**The request**
Extract every entry word for word.

----- Rows

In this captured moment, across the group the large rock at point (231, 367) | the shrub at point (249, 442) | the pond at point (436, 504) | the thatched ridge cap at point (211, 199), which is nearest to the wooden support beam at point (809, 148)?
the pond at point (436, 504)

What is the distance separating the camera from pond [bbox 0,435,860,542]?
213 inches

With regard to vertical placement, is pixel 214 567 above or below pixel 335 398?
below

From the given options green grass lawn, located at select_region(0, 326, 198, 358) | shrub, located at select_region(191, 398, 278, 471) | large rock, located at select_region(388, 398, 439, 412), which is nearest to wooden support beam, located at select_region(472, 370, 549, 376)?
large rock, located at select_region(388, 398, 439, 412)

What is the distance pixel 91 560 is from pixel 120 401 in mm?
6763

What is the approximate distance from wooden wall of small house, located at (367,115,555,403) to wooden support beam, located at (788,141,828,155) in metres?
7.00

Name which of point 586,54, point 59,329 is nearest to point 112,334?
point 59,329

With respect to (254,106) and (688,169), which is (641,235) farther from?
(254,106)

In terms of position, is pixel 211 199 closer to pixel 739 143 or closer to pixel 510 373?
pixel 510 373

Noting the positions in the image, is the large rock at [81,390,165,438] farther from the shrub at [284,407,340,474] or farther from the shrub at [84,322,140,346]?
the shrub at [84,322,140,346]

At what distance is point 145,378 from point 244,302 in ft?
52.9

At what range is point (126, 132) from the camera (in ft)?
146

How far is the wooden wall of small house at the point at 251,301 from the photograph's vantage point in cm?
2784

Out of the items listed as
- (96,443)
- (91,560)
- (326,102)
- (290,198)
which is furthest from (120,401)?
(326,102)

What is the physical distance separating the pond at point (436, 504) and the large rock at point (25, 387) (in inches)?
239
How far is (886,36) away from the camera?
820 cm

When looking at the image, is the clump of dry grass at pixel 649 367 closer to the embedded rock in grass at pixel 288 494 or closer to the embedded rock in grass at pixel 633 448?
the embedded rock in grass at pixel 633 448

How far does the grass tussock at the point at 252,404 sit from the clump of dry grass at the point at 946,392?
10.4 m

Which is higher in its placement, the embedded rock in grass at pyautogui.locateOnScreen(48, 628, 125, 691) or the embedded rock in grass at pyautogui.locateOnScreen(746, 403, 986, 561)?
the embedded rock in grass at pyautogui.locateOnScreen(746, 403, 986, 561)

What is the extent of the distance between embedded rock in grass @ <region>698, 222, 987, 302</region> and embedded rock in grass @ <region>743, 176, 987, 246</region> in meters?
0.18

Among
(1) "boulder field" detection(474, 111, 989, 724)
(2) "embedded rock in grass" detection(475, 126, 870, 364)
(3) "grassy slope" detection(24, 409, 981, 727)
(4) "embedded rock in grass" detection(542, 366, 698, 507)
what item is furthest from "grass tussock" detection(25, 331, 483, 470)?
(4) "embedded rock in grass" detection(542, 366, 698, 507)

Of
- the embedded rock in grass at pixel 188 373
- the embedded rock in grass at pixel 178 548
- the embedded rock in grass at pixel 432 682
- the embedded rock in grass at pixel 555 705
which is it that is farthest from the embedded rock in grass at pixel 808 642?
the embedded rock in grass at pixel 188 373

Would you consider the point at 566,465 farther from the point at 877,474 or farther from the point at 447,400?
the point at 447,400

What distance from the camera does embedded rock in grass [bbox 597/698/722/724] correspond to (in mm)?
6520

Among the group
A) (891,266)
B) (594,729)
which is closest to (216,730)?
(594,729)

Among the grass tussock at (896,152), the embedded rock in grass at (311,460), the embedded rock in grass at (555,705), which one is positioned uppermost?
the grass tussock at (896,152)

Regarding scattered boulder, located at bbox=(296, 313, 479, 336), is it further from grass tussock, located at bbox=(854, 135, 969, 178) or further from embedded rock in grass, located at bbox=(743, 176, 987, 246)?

----------

**Task response**
In this captured moment, across the group the large rock at point (231, 367) | the shrub at point (249, 442) | the pond at point (436, 504) | the thatched ridge cap at point (211, 199), which is nearest to the wooden support beam at point (809, 148)?
the pond at point (436, 504)

What is the distance separating the camera from pond [bbox 0,435,860,542]?
213 inches

With regard to vertical placement, is pixel 214 567 above or below pixel 335 398?
below

From the given options green grass lawn, located at select_region(0, 326, 198, 358) | shrub, located at select_region(191, 398, 278, 471) | large rock, located at select_region(388, 398, 439, 412), which is nearest to wooden support beam, located at select_region(472, 370, 549, 376)?
large rock, located at select_region(388, 398, 439, 412)

What is the distance pixel 91 560 is from pixel 120 401 in mm?
6763

What is the approximate distance from wooden wall of small house, located at (367,115,555,403) to wooden support beam, located at (788,141,828,155) in metres?
7.00

Name which of point 586,54, point 59,329 is nearest to point 112,334?
point 59,329

With respect to (254,106) and (688,169), which is (641,235) farther from?
(254,106)

In terms of position, is pixel 211 199 closer to pixel 739 143 or closer to pixel 510 373?
pixel 510 373

Noting the positions in the image, is the large rock at [81,390,165,438] farther from the shrub at [284,407,340,474] or farther from the shrub at [84,322,140,346]?
the shrub at [84,322,140,346]

At what distance is point 145,378 from point 244,302 in ft?
52.9

At what range is point (126, 132) from the camera (in ft)?
146

How far is the wooden wall of small house at the point at 251,301 from the photograph's vantage point in cm?
2784

Out of the items listed as
- (96,443)
- (91,560)
- (326,102)
- (290,198)
which is furthest from (120,401)?
(326,102)

What is the physical distance separating the pond at point (436, 504) and the large rock at point (25, 387) (in inches)?
239
How far is (886,36) away from the camera?
820 cm

When looking at the image, is the clump of dry grass at pixel 649 367 closer to the embedded rock in grass at pixel 288 494 or closer to the embedded rock in grass at pixel 633 448?
the embedded rock in grass at pixel 633 448

How far does the grass tussock at the point at 252,404 sit from the clump of dry grass at the point at 946,392?
10.4 m

Which is higher in its placement, the embedded rock in grass at pyautogui.locateOnScreen(48, 628, 125, 691) or the embedded rock in grass at pyautogui.locateOnScreen(746, 403, 986, 561)?
the embedded rock in grass at pyautogui.locateOnScreen(746, 403, 986, 561)

What is the extent of the distance between embedded rock in grass @ <region>698, 222, 987, 302</region> and embedded rock in grass @ <region>743, 176, 987, 246</region> in meters?
0.18

Among
(1) "boulder field" detection(474, 111, 989, 724)
(2) "embedded rock in grass" detection(475, 126, 870, 364)
(3) "grassy slope" detection(24, 409, 981, 727)
(4) "embedded rock in grass" detection(542, 366, 698, 507)
what item is furthest from "grass tussock" detection(25, 331, 483, 470)?
(4) "embedded rock in grass" detection(542, 366, 698, 507)

Of
- the embedded rock in grass at pixel 188 373
- the embedded rock in grass at pixel 178 548
- the embedded rock in grass at pixel 432 682
- the embedded rock in grass at pixel 555 705
which is it that is farthest from the embedded rock in grass at pixel 808 642?
the embedded rock in grass at pixel 188 373

Would you consider the point at 566,465 farther from the point at 877,474 or farther from the point at 447,400?
the point at 447,400

What distance from the camera does embedded rock in grass [bbox 597/698/722/724] correspond to (in mm)?
6520

Among the group
A) (891,266)
B) (594,729)
which is closest to (216,730)?
(594,729)

Among the grass tussock at (896,152), the embedded rock in grass at (311,460), the embedded rock in grass at (555,705), which one is positioned uppermost?
the grass tussock at (896,152)

Regarding scattered boulder, located at bbox=(296, 313, 479, 336), is it further from grass tussock, located at bbox=(854, 135, 969, 178) or further from embedded rock in grass, located at bbox=(743, 176, 987, 246)?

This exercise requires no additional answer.